Text shown start

TITLE: A New Demo Compiler for My Course
AUTHOR: Eugene Wallingford
DATE: June 29, 2017 4:03 PM
DESC:
-----
BODY:
Over the last couple of weeks, I have spent a few minutes most
afternoons writing a little code. It's been the best part of
my work day. The project was a little compiler.
One of the first things we do in my compiler course is to study
a small compiler for a couple of the days. This is a nice way
to introduce the stages of a compiler and to raise some of the
questions that we'll be answering over the course of the
semester. It also gives students a chance to see the insides
of a working compiler before they write their own. I hope that
this demystifies the process a little: "Hey, a compiler really
is just a program. Maybe I can write one myself."
For the last decade or so, I have used a compiler called
acdc for this demo, based on Chapter 2 of
Crafting A Compiler
by Fischer, Cytron, and LeBlanc. ac is a small
arithmetic language with two types of numbers, sequences of
assignment statements, and print statements.
dc
is a stack-based desk calculator that comes as part of many
Unix installations. I whipped up a acdc compiler in
Java about a decade ago and have used it ever since. Both
languages have enough features to be useful as a demo but not
enough to overwhelm. My hacked-up compiler is also open to
improvements as we learn techniques throughout the course,
giving us a chance to use them in the small before students
applied them to their own project.
I've been growing dissatisfied with this demo for a while now.
My Java program feels heavy, with too many small pieces to be
simple enough for a quick read. It requires two full class
sessions to really understand it well, and I've been hoping to
shorten the intro to my course. ac is good, but it
doesn't have any flow control other than sequencing, which means
that it does not give us a way to look at assembly language
generation with jumps and backpatching. On top of all that, I
was bored with acdc; ten years is a long time to spend
with one program.
This spring I stumbled on a possible replacement in
The Fastest FizzBuzz in the West.
It defines a simple source language for writing
FizzBuzz
programs declaratively. For example:
1...150
fizz=3
buzz=5
woof=7
produces the output of a much larger program in other languages.
Imagine being able to pull this language during your next
interview for a software dev position!
This language is really simple, which means that a
compiler for it can be written in relatively few lines of code.
However, it also requires generating code with a loop and
if-statements, which requires thinking about branching
patterns in assembly language.
The "Fastest FizzBuzz" article uses a Python parser generator to
create its compiler. For my course, I want something that my
students can read with only their knowledge coming into the course,
and I want the program to be transparent enough so that they can
see directly how each stage works and how it interacts with other
parts of the compiler.
I was also itching to write a program, so I did.
I wrote my compiler in Python. It performs a simple scan of the
source program, taking as much advantage of the small set of simple
tokens as possible. The parser works by recursive descent, which
also takes advantage of the language's simple structure. The type
checker makes sure the numbers all make sense and that the words
are unique. Finally, to make things even simpler, the code
generator produces an executable Python 3.4 program.
I'm quite hopeful about this compiler's use as a class demo. It is
simple enough to read in one sitting, even by students who enter the
course with weaker programming skills. Even so, the language can
also be used to demonstrate the more sophisticated techniques we
learn throughout the course. Consider:
- Adding comments to the source language overwhelms the
ad hoc approach I use in the scanner, motivating
the use of a state machine.

Text shown end

## Directions for this task
Reproduce word for word the passage of the compiler post between "This language is" and "of the compiler.", inclusive. The records are separate material and have no connection to the compiler post.

Data listing start

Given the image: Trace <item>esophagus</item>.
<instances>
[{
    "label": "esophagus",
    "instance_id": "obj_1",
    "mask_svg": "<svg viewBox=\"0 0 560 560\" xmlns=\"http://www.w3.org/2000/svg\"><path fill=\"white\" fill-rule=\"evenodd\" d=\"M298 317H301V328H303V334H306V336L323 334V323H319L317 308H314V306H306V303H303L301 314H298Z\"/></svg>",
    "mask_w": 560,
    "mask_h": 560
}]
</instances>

Data listing end

## Answer to this exercise
This language is really simple, which means that a
compiler for it can be written in relatively few lines of code.
However, it also requires generating code with a loop and
if-statements, which requires thinking about branching
patterns in assembly language.
The "Fastest FizzBuzz" article uses a Python parser generator to
create its compiler. For my course, I want something that my
students can read with only their knowledge coming into the course,
and I want the program to be transparent enough so that they can
see directly how each stage works and how it interacts with other
parts of the compiler.